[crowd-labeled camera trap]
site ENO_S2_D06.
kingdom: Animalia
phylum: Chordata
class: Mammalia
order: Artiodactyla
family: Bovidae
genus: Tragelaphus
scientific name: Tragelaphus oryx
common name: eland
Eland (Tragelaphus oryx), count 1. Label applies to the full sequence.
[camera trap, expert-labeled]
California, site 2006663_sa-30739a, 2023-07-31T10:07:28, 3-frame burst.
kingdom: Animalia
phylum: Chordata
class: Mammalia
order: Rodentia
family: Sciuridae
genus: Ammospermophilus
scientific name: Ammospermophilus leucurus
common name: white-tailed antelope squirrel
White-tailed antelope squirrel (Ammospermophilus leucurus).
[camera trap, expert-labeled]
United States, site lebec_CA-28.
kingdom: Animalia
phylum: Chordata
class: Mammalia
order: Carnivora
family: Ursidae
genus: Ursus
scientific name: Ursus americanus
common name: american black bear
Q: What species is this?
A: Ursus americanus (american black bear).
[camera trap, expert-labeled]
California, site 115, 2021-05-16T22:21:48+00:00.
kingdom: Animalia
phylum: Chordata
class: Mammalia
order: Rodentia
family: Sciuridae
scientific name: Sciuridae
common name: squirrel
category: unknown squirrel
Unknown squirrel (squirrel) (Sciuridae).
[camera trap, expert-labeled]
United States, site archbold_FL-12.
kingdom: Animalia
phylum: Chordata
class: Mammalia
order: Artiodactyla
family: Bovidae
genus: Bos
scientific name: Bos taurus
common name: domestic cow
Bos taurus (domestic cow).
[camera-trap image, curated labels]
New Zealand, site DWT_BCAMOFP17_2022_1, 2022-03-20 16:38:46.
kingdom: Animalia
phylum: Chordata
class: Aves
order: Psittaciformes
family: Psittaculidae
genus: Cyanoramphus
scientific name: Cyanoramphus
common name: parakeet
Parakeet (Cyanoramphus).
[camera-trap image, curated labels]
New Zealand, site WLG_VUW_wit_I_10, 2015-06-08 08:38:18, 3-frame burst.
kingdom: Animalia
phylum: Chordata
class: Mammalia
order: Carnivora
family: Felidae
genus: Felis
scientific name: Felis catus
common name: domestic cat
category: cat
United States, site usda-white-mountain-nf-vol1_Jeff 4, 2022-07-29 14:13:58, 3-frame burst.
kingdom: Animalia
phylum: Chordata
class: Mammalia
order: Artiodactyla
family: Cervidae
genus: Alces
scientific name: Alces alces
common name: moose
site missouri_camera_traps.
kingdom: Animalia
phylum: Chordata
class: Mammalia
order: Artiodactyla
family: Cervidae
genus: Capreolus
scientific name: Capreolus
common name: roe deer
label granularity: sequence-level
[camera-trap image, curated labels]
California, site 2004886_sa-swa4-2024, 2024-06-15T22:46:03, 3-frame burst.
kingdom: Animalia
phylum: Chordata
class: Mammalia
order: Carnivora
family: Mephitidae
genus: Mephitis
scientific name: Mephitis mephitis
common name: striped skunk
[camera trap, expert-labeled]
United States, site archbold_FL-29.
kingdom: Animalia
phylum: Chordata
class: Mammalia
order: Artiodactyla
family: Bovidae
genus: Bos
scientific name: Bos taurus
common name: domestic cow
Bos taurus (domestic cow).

------

The data must be duplicated exactly, with nothing left out.

[crowd-labeled camera trap]
site ENO_S2_D06.
kingdom: Animalia
phylum: Chordata
class: Mammalia
order: Artiodactyla
family: Bovidae
genus: Tragelaphus
scientific name: Tragelaphus oryx
common name: eland
Eland (Tragelaphus oryx), count 1. Label applies to the full sequence.
[camera trap, expert-labeled]
California, site 2006663_sa-30739a, 2023-07-31T10:07:28, 3-frame burst.
kingdom: Animalia
phylum: Chordata
class: Mammalia
order: Rodentia
family: Sciuridae
genus: Ammospermophilus
scientific name: Ammospermophilus leucurus
common name: white-tailed antelope squirrel
White-tailed antelope squirrel (Ammospermophilus leucurus).
[camera trap, expert-labeled]
United States, site lebec_CA-28.
kingdom: Animalia
phylum: Chordata
class: Mammalia
order: Carnivora
family: Ursidae
genus: Ursus
scientific name: Ursus americanus
common name: american black bear
Q: What species is this?
A: Ursus americanus (american black bear).
[camera trap, expert-labeled]
California, site 115, 2021-05-16T22:21:48+00:00.
kingdom: Animalia
phylum: Chordata
class: Mammalia
order: Rodentia
family: Sciuridae
scientific name: Sciuridae
common name: squirrel
category: unknown squirrel
Unknown squirrel (squirrel) (Sciuridae).
[camera trap, expert-labeled]
United States, site archbold_FL-12.
kingdom: Animalia
phylum: Chordata
class: Mammalia
order: Artiodactyla
family: Bovidae
genus: Bos
scientific name: Bos taurus
common name: domestic cow
Bos taurus (domestic cow).
[camera-trap image, curated labels]
New Zealand, site DWT_BCAMOFP17_2022_1, 2022-03-20 16:38:46.
kingdom: Animalia
phylum: Chordata
class: Aves
order: Psittaciformes
family: Psittaculidae
genus: Cyanoramphus
scientific name: Cyanoramphus
common name: parakeet
Parakeet (Cyanoramphus).
[camera-trap image, curated labels]
New Zealand, site WLG_VUW_wit_I_10, 2015-06-08 08:38:18, 3-frame burst.
kingdom: Animalia
phylum: Chordata
class: Mammalia
order: Carnivora
family: Felidae
genus: Felis
scientific name: Felis catus
common name: domestic cat
category: cat
United States, site usda-white-mountain-nf-vol1_Jeff 4, 2022-07-29 14:13:58, 3-frame burst.
kingdom: Animalia
phylum: Chordata
class: Mammalia
order: Artiodactyla
family: Cervidae
genus: Alces
scientific name: Alces alces
common name: moose
site missouri_camera_traps.
kingdom: Animalia
phylum: Chordata
class: Mammalia
order: Artiodactyla
family: Cervidae
genus: Capreolus
scientific name: Capreolus
common name: roe deer
label granularity: sequence-level
[camera-trap image, curated labels]
California, site 2004886_sa-swa4-2024, 2024-06-15T22:46:03, 3-frame burst.
kingdom: Animalia
phylum: Chordata
class: Mammalia
order: Carnivora
family: Mephitidae
genus: Mephitis
scientific name: Mephitis mephitis
common name: striped skunk
[camera trap, expert-labeled]
United States, site archbold_FL-29.
kingdom: Animalia
phylum: Chordata
class: Mammalia
order: Artiodactyla
family: Bovidae
genus: Bos
scientific name: Bos taurus
common name: domestic cow
Bos taurus (domestic cow).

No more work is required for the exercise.